*Direction*. Please edit the court excerpt below, beginning at "A letter from" and stopping after "mistake and indemnification.", and put "overnight courier" in place of "Federal Express".

*Text extract*.
_____

A letter from Leonard J. Pugatch, Esq., counsel for IFCU, dated January 24, 2006, was delivered to defendant GJS by Federal Express. This mailing enclosed copies of the letters between IFCU and Mr. Berger which advised that the funds which were distributed on November 7, 2002 to GJS, allegedly in error, had been redeposited. IFCU also demanded that GJS refund $80,092.50 with interest and counsel fees. Plaintiff threatened and did commence the within legal action on May 11, 2006, which seeks to recover the value of the deposit, based on plaintiff's conclusory mistake and indemnification.
The action is based on the alleged mistake in the distribution to GJS, as executor and one of two distributees of the GKS estate. The claim that plaintiff is entitled to recover pursuant to mistake or indemnity is without merit. The court cannot discern a "mistake" or that the indemnity clause is actionable prior to the commencement of an action and determination of liability based on a valid claim. No claim exists to the funds deposited by GKS in the joint account wherein the depositor, who was the surviving tenant, acquired the account by operation of law and then died.

_____

*Excerpted records*.

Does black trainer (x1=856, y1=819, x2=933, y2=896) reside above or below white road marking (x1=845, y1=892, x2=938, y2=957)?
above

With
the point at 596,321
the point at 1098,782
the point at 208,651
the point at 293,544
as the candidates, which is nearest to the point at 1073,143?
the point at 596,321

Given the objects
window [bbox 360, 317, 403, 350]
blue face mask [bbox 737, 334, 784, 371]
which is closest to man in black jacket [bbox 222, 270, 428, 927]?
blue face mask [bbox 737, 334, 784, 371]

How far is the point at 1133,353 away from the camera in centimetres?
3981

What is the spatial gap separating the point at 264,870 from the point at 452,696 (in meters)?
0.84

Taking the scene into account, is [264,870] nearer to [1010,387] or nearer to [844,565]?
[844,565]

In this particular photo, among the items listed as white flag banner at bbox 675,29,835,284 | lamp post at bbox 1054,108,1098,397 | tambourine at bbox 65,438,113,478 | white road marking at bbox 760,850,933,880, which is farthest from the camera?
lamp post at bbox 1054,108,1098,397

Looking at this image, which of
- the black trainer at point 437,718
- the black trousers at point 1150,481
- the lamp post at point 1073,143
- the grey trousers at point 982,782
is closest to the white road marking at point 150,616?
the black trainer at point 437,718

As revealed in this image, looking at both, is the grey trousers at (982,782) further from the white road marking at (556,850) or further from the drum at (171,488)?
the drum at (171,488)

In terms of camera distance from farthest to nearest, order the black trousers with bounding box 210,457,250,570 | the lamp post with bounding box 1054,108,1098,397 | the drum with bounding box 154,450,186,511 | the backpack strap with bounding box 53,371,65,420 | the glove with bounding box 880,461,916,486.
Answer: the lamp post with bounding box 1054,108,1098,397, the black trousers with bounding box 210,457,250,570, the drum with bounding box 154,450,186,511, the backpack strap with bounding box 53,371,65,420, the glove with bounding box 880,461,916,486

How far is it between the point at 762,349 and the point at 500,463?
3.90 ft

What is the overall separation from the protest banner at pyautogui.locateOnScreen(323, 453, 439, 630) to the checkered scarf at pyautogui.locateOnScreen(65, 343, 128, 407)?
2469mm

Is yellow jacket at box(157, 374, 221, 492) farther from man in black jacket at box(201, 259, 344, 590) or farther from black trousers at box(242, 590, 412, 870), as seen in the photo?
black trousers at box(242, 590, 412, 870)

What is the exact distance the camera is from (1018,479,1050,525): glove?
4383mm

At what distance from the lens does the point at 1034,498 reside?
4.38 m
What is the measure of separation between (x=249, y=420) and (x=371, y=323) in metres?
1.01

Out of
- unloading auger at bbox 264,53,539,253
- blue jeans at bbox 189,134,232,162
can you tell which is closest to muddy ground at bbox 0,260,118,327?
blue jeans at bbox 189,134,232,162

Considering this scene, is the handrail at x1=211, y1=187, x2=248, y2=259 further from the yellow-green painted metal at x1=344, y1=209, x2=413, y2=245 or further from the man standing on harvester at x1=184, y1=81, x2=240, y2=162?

_____

*Result for this task*.
A letter from Leonard J. Pugatch, Esq., counsel for IFCU, dated January 24, 2006, was delivered to defendant GJS by overnight courier. This mailing enclosed copies of the letters between IFCU and Mr. Berger which advised that the funds which were distributed on November 7, 2002 to GJS, allegedly in error, had been redeposited. IFCU also demanded that GJS refund $80,092.50 with interest and counsel fees. Plaintiff threatened and did commence the within legal action on May 11, 2006, which seeks to recover the value of the deposit, based on plaintiff's conclusory mistake and indemnification.